* Begin DATA IN THIS EXERCISE *

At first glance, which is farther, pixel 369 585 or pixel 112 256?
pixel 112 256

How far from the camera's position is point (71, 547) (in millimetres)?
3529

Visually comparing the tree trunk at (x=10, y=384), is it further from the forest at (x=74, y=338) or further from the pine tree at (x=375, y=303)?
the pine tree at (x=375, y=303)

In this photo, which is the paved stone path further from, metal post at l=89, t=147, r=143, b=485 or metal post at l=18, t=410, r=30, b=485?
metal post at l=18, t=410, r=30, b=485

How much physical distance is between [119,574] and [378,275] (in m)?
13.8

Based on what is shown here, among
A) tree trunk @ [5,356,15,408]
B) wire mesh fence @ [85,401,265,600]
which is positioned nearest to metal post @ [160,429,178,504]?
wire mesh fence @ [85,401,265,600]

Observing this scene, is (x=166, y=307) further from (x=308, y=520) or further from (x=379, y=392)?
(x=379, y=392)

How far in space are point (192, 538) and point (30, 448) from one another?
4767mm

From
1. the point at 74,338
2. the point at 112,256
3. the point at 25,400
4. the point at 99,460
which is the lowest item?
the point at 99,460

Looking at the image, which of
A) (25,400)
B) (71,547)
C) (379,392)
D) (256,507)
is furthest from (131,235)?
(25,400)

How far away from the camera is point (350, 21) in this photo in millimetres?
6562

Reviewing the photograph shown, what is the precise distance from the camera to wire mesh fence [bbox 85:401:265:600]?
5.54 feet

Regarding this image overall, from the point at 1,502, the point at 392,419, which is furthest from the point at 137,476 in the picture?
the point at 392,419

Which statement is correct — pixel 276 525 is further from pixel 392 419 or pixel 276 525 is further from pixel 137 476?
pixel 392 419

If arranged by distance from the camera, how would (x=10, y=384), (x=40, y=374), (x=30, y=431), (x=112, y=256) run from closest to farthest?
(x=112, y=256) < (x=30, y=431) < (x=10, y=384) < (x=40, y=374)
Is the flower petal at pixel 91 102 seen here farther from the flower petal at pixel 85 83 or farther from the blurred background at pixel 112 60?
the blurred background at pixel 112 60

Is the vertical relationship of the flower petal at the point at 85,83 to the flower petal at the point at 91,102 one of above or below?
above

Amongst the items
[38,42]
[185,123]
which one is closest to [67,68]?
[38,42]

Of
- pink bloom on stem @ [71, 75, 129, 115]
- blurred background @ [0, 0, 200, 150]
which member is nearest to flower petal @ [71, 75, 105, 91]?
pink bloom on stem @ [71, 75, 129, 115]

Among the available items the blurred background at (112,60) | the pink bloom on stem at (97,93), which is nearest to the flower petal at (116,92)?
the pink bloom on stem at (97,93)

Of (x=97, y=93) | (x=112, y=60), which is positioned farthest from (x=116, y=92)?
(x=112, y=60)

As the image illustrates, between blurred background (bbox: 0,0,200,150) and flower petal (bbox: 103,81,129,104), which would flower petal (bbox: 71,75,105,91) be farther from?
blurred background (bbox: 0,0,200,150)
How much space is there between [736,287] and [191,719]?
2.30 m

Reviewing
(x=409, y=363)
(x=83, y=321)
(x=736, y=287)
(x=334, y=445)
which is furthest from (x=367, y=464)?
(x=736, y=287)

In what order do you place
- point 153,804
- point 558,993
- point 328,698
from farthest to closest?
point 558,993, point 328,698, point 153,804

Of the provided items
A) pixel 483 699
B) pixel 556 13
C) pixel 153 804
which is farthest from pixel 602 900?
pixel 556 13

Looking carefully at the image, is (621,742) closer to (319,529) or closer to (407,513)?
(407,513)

* End DATA IN THIS EXERCISE *

**EXERCISE DIRECTIONS:**
Return all the data above once more, precisely as given.

**EXPECTED ANSWER:**
At first glance, which is farther, pixel 369 585 or pixel 112 256?
pixel 112 256

How far from the camera's position is point (71, 547) (in millimetres)?
3529

Visually comparing the tree trunk at (x=10, y=384), is it further from the forest at (x=74, y=338) or further from the pine tree at (x=375, y=303)?
the pine tree at (x=375, y=303)

In this photo, which is the paved stone path further from, metal post at l=89, t=147, r=143, b=485 or metal post at l=18, t=410, r=30, b=485?
metal post at l=18, t=410, r=30, b=485

How much physical distance is between [119,574] and [378,275] (in m)?
13.8

Based on what is shown here, among
A) tree trunk @ [5,356,15,408]
B) wire mesh fence @ [85,401,265,600]
which is positioned nearest to metal post @ [160,429,178,504]?
wire mesh fence @ [85,401,265,600]

Observing this scene, is (x=166, y=307) further from (x=308, y=520) or further from (x=379, y=392)?
(x=379, y=392)

How far in space are point (192, 538) and point (30, 448) from one another?
4767mm

From
1. the point at 74,338
2. the point at 112,256
3. the point at 25,400
4. the point at 99,460
which is the lowest item?
the point at 99,460

Looking at the image, which of
A) (25,400)
B) (71,547)
C) (379,392)
D) (256,507)
is furthest from (131,235)?
(25,400)

How far away from the camera is point (350, 21) in this photo in millimetres?
6562

Reviewing the photograph shown, what is the precise distance from the camera to wire mesh fence [bbox 85:401:265:600]?
5.54 feet

Regarding this image overall, from the point at 1,502, the point at 392,419, which is furthest from the point at 137,476 in the picture?
the point at 392,419

Which statement is correct — pixel 276 525 is further from pixel 392 419 or pixel 276 525 is further from pixel 137 476?
pixel 392 419

If arranged by distance from the camera, how would (x=10, y=384), (x=40, y=374), (x=30, y=431), (x=112, y=256) run from closest to farthest?
(x=112, y=256) < (x=30, y=431) < (x=10, y=384) < (x=40, y=374)
Is the flower petal at pixel 91 102 seen here farther from the flower petal at pixel 85 83 or farther from the blurred background at pixel 112 60?
the blurred background at pixel 112 60

Is the vertical relationship of the flower petal at the point at 85,83 to the flower petal at the point at 91,102 one of above or below?
above

Amongst the items
[38,42]
[185,123]
which one is closest to [67,68]?
[38,42]

Of
- pink bloom on stem @ [71, 75, 129, 115]
- blurred background @ [0, 0, 200, 150]
which member is nearest to flower petal @ [71, 75, 105, 91]?
pink bloom on stem @ [71, 75, 129, 115]

Among the available items the blurred background at (112,60) | the pink bloom on stem at (97,93), which is nearest to the flower petal at (116,92)?
the pink bloom on stem at (97,93)

Of (x=97, y=93) | (x=112, y=60), which is positioned farthest from (x=116, y=92)?
(x=112, y=60)

As the image illustrates, between blurred background (bbox: 0,0,200,150) and flower petal (bbox: 103,81,129,104), which would flower petal (bbox: 71,75,105,91) be farther from?
blurred background (bbox: 0,0,200,150)
How much space is there between [736,287] and [191,719]?
2.30 m

Reviewing
(x=409, y=363)
(x=83, y=321)
(x=736, y=287)
(x=334, y=445)
which is furthest from (x=367, y=464)?
(x=736, y=287)

In what order do you place
- point 153,804
- point 558,993
- point 328,698
from farthest to closest?
point 558,993, point 328,698, point 153,804

Of the provided items
A) pixel 483 699
B) pixel 556 13
C) pixel 153 804
which is farthest from pixel 602 900?
pixel 556 13

Looking carefully at the image, is (621,742) closer to (319,529) or closer to (407,513)?
(407,513)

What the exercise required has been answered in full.